Artinya, keluarga dalam satu kategori desil tidak selalu memiliki pendapatan, pengeluaran, maupun kondisi sosial ekonomi yang sama. Pemeringkatan desil mempertimbangkan karakteristik sosial ekonomi, seperti kondisi perumahan, sumber air minum, bahan bakar dan energi untuk memasak, kepemilikan aset, daya dan konsumsi listrik, komposisi keluarga, pendidikan, pekerjaan, kesehatan, serta disabilitas.

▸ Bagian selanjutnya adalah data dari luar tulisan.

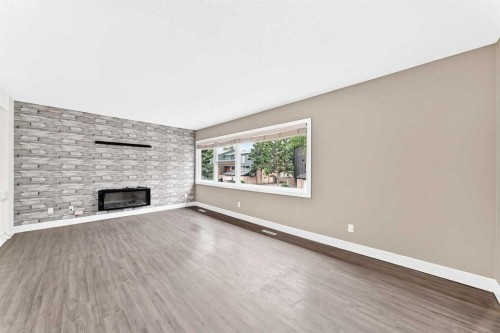 84 Brae Glen Lane Sw, Calgary, AB - Indoor Photo Showing Other Room With Fireplace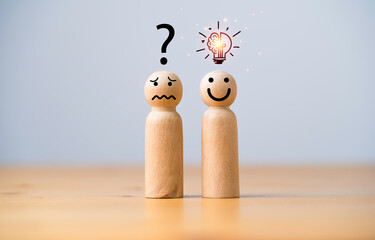 Fototapete - Smile wooden figure with glowing lightbulb and sad wooden figure with question mark for creative thinking idea can solving solution and innovation concept.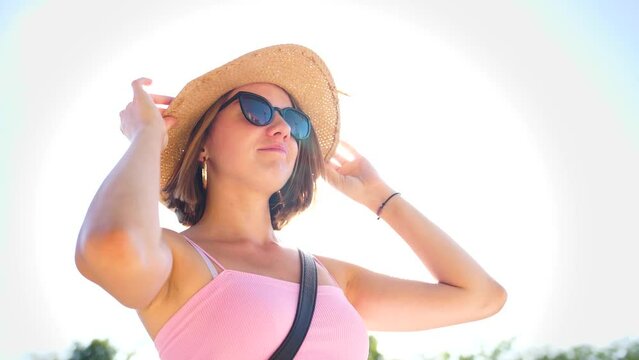 smiling face blonde woman with sunglasses, attractive female, pretty girl with straw hat, earrings, shades smiles, slow motion slomo, pink sexy top, sunflare sunny portrait, adult model gen z hipster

Hasilnya, desil dibagi menjadi 10 kelompok yang masing-masing mencakup sekitar 10% keluarga, yaitu:
Desil 1: Kelompok 10% keluarga dengan tingkat kesejahteraan paling rendah atau miskin ekstrem;
Desil 2: Kelompok keluarga kategori miskin;
Desil 3: Kelompok keluarga kategori hampir miskin;
Desil 4: Kelompok keluarga kategori rentan miskin;
Desil 5: Kelompok keluarga kategori ekonomi menengah ke bawah;
Desil 6-10: Kelompok keluarga dengan tingkat kesejahteraan menengah, menengah atas, sejahtera, sangat sejahtera, dan paling sejahtera.